# 摘录正文:
□ □ □ □
【Spark Java API】Transformation(12)—zipPartitions、zip

2023年7月14日 179次阅读来源: 小飞_侠_kobe

zipPartitions

官方文档描述：

Zip this RDD's partitions with one (or more) RDD(s) and return a new RDD by applying a function 
to the zipped partitions. Assumes that all the RDDs have the *same number of partitions*, 
but does *not* require them to have the same number of elements in each partition.

函数原型：

def zipPartitions[U, V](    
    other: JavaRDDLike[U, _], 
    f: FlatMapFunction2[java.util.Iterator[T], java.util.Iterator[U], V]): JavaRDD[V]

该函数将两个分区RDD按照partition进行合并，形成一个新的RDD。

源码分析：

def zipPartitions[B: ClassTag, V: ClassTag]    
      (rdd2: RDD[B], preservesPartitioning: Boolean)    
      (f: (Iterator[T], Iterator[B]) => Iterator[V]): RDD[V] = withScope {  
    new ZippedPartitionsRDD2(sc, sc.clean(f), this, rdd2, preservesPartitioning)
□ □ □ □
# 采集数据:
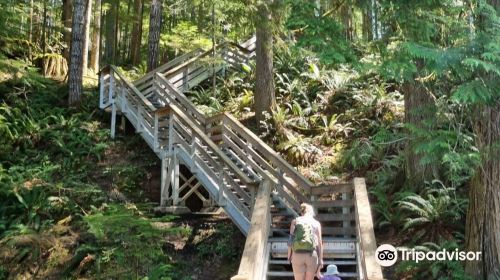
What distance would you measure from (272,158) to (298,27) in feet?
10.7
□ □ □ □
# 练习任务:
1. 照原文逐字抄录上文 zipPartitions 一文中的一段：从含有“Zip this RDD's”的那几个词开始，抄到“in each partition.”为止。
2. 根据上文 zipPartitions 一文回答以下问题：
(a) 该文的阅读次数是多少？
(b) 官方文档描述假定所有 RDD 满足什么条件？
(c) 源码分析中，zipPartitions 新建的是哪个类的实例？
3. 接着上文 zipPartitions 一文最后显示的内容往下续写。

# 练习答案:
1.
Zip this RDD's partitions with one (or more) RDD(s) and return a new RDD by applying a function 
to the zipped partitions. Assumes that all the RDDs have the *same number of partitions*, 
but does *not* require them to have the same number of elements in each partition.

2.
(a) 179次。
(b) 所有 RDD 的分区数相同（但不要求每个分区中的元素个数相同）。
(c) ZippedPartitionsRDD2。

3.
}

private[spark] class ZippedPartitionsRDD2[A: ClassTag, B: ClassTag, V: ClassTag](    
    sc: SparkContext,    
    var f: (Iterator[A], Iterator[B]) => Iterator[V],    
    var rdd1: RDD[A],    
    var rdd2: RDD[B],    
    preservesPartitioning: Boolean = false)  
  extends ZippedPartitionsBaseRDD[V](sc, List(rdd1, rdd2), preservesPartitioning) {  

  override def compute(s: Partition, context: TaskContext): Iterator[V] = {    
      val partitions = s.asInstanceOf[ZippedPartitionsPartition].partitions    
      f(rdd1.iterator(partitions(0), context), rdd2.iterator(partitions(1), context))  
  }  

  override def clearDependencies() {    
      super.clearDependencies()    
      rdd1 = null    
      rdd2 = null    
      f = null  
  }
}

从源码中可以看出，zipPartitions函数生成ZippedPartitionsRDD2，该RDD继承ZippedPartitionsBaseRDD，在ZippedPartitionsBaseRDD中的getPartitions方法中判断需要组合的RDD是否具有相同的分区数，但是该RDD实现中并没有要求每个partitioner内的元素数量相同。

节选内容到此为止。